__本文抜粋__.

- - - -

「きみの未来」
『ウルトラマンギンガ』第11話
2013年12月18日放送(『新列伝』第25話)
脚本 長谷川圭一
監督 アベユーイチ
ダークルギエル
身長 ミクロ~無限大
体重 0~無限大
闇の支配者の正体で全ての元凶。絶望と恐怖で闇に染まった人間のマイナスエネルギーを餌にして復活した暗黒の巨人。
ダークスパークで全ての生命の時間を止めていく。ダークスパークをダークスパークランスと言う武器に変形して戦う。
胸から破壊弾を放ち、ギンガエスペシャリーと同じタイプの光線を放つ。
人々の思いを受けて復活したタロウから光を与えられたギンガと月面で決戦を繰り広げ、最後は自身が敗北した理由を理解できぬままギンガエスペシャリーで爆発した。
物語
結界が解かれ、人々が降星小学校へと集まって来た。
しかし、遂に復活した闇の支配者ルギエルは人々の時間を止めていきギンガも倒してしまう。
絶望的な状況を打破するのは果たして……?
感想
「閉ざされた世界」から張られていた降星小学校と裏山の結界が解かれる。
グレイが結界を張っていてグレイが倒された事で結界も解かれたのか、ギンガサンシャインがスーパーグランドキングごと結界も破壊したのか。特に説明が無いので詳細は不明。
自分は美鈴達を闇に捕らえる事は不可能だと判断した闇の支配者が結界を解いて人々を降星小学校に呼び寄せたように思える。前回の「闇と光」で不利を感じた闇の支配者はホツマに取り除かれたように見せて実は白井先生の中に潜み続け、結界が無くなって人々が学校に集まったところを見計らって皆を襲ったのではないだろうか。
結界によって降星小学校は街から見えなくなっていた。
結界が張られたのは「閉ざされた世界」からだが、それ以前の戦いも結界のようなものでギンガと怪獣の戦いは街からは見えなくなっていたのかもしれない。
今まで生徒がいなくなった校舎だけを見ていた白井先生だったが、降星小学校の卒業生達が心配して集まって来た事でようやく心が救われる。
山田はかつては植物学者になって街を花でいっぱいにすると言う夢があり、今は木村と一緒にボランティアでゴミ拾いをしている。矢神はバイクで世界一周すると言う夢に向かって旅立つ事を決め、ユウカはファッションデザイナーになる為に実家に戻って勉強を始め、剛も再びボクサーを目指す事をカッキーに伝える。そして美鈴の父は美鈴と和解し、黒木と桑原は降星小学校を解体しないで残す方向で事業を考え直す事にする。

- - - -

__提供データ__.
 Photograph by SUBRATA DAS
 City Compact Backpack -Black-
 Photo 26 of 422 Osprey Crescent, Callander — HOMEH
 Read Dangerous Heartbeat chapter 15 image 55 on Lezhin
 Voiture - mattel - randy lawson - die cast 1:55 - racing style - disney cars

- - - -

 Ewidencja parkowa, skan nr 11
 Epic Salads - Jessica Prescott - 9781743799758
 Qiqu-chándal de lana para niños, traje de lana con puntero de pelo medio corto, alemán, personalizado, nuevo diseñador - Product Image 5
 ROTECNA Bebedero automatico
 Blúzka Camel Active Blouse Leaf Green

- - - -

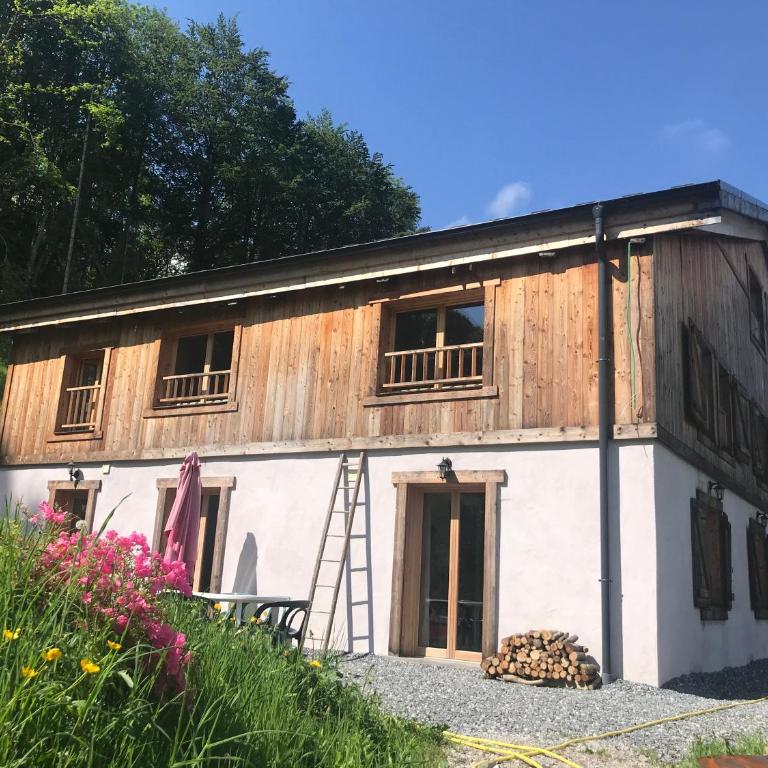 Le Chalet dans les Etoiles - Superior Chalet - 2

- - - -

__課題一覧__.
**1.** ウルトラマンギンガ第11話の解説では、ダークルギエルの身長はどう記されているか。
**2.** ウルトラマンギンガ第11話の解説を、「しかし、遂に復活した闇の支配」を含む箇所から書き写し、「くなっていたのかもしれない。」のところで終えよ。その範囲の「結界」は「バリア」に置き換えること。
**3.** ウルトラマンギンガ第11話の感想の文章に、最後の文の後に来る部分を書き足せ。
データは使わなくてよい。

__課題ごとの解答__.
**1.** ミクロ~無限大

**2.**
しかし、遂に復活した闇の支配者ルギエルは人々の時間を止めていきギンガも倒してしまう。
絶望的な状況を打破するのは果たして……?
感想
「閉ざされた世界」から張られていた降星小学校と裏山のバリアが解かれる。
グレイがバリアを張っていてグレイが倒された事でバリアも解かれたのか、ギンガサンシャインがスーパーグランドキングごとバリアも破壊したのか。特に説明が無いので詳細は不明。
自分は美鈴達を闇に捕らえる事は不可能だと判断した闇の支配者がバリアを解いて人々を降星小学校に呼び寄せたように思える。前回の「闇と光」で不利を感じた闇の支配者はホツマに取り除かれたように見せて実は白井先生の中に潜み続け、バリアが無くなって人々が学校に集まったところを見計らって皆を襲ったのではないだろうか。
バリアによって降星小学校は街から見えなくなっていた。
バリアが張られたのは「閉ざされた世界」からだが、それ以前の戦いもバリアのようなものでギンガと怪獣の戦いは街からは見えなくなっていたのかもしれない。

**3.**
ダークダミースパークに魅入られた人々が改心して、それぞれの夢に向かって歩み始めるのはベタだけれどやはり良い。
まぁ、山田と木村と矢神とユウカはダークダミースパークに魅入られる前から新聞に載るほどの犯罪を犯しているので、警察に捕まった雰囲気も無くここにいるのは不自然なのだが……。(特にユウカは不審火で民家を全半焼させたと新聞に書かれている)
この結末に持っていきたいのなら、やはり山田達のドラマの掘り下げをやっておくべきだったし、罪と罰についてもハッキリとさせておいてほしかった。ただ、「双頭の火炎獣」で美鈴が「銀河神社が焼け落ちてから犯罪が増えた」と言っているので、山田達の犯罪も闇の支配者の暗躍だった可能性はある。
「皆、いい顔してんじゃん!」と喜ぶヒカルだったが、そこで闇の支配者が再びダークダミースパークで白井先生を操り学校に集まった人々の時間を止めてしまう。
ここで闇を解放する白井先生の姿が『ネクサス』の「絆 -ネクサス-」でザギに変身する石堀隊員を思い出させる。この他にもルギエルは「復活する為には人間の心の闇が必要」「ギンガとは対のような関係になっている」「ザギのスパークドールズだけ特別扱いされている」「ダメージを受けるとスペースビーストの鳴き声のようなものが聞こえる」「ダークルギエルと言うネーミング」とザギを思い出させる部分がある。
実際、ルギエルは『ネクサス』で未登場に終わったダークルシフェルをイメージしたところがあるらしい。スタッフも共通しているところが多いので、『ネクサス』と『ギンガ』を重ねて考えてみるのも面白と思う。
ルギエルはウルトラマンが登場するウルトラ作品では久し振りとなる新しい敵キャラクター。
前述のザギの他、エンペラ星人やアーマードダークネスやベリアルと言った最近のラスボスをイメージさせる部分があるデザインになっている。
絶望と恐怖で闇に染まった人間のマイナスエネルギーを餌にして復活したルギエル。
「マイナスエネルギー」「学校が舞台になる」「人間の心の闇が怪獣出現に繋がる」と『80』を思い出させる設定。2013年は『T』の誕生40周年なのでタロウが登場したが、80が登場してヒカルを導くと言うのも面白かったかもしれない。
ダークスパークウォーズでのギンガとルギエルの一騎打ちではギンガがルギエルを攻撃すると何故かギンガも同じ箇所にダメージを負っていたが、今回の決戦では自分の攻撃が当たっても自分も相手と同じ箇所にダメージを負うと言う描写は無かった。
ダークスパークウォーズと今回の戦いの違いと言えばヒカルの存在であるが、ヒカルがウルトライブした事でギンガは以前のギンガとは別の存在になり、ルギエルとの繋がりが切れたのかもしれない。
ギンガの登場バンクの途中でルギエルがギンガに蹴りを入れた場面は驚いた。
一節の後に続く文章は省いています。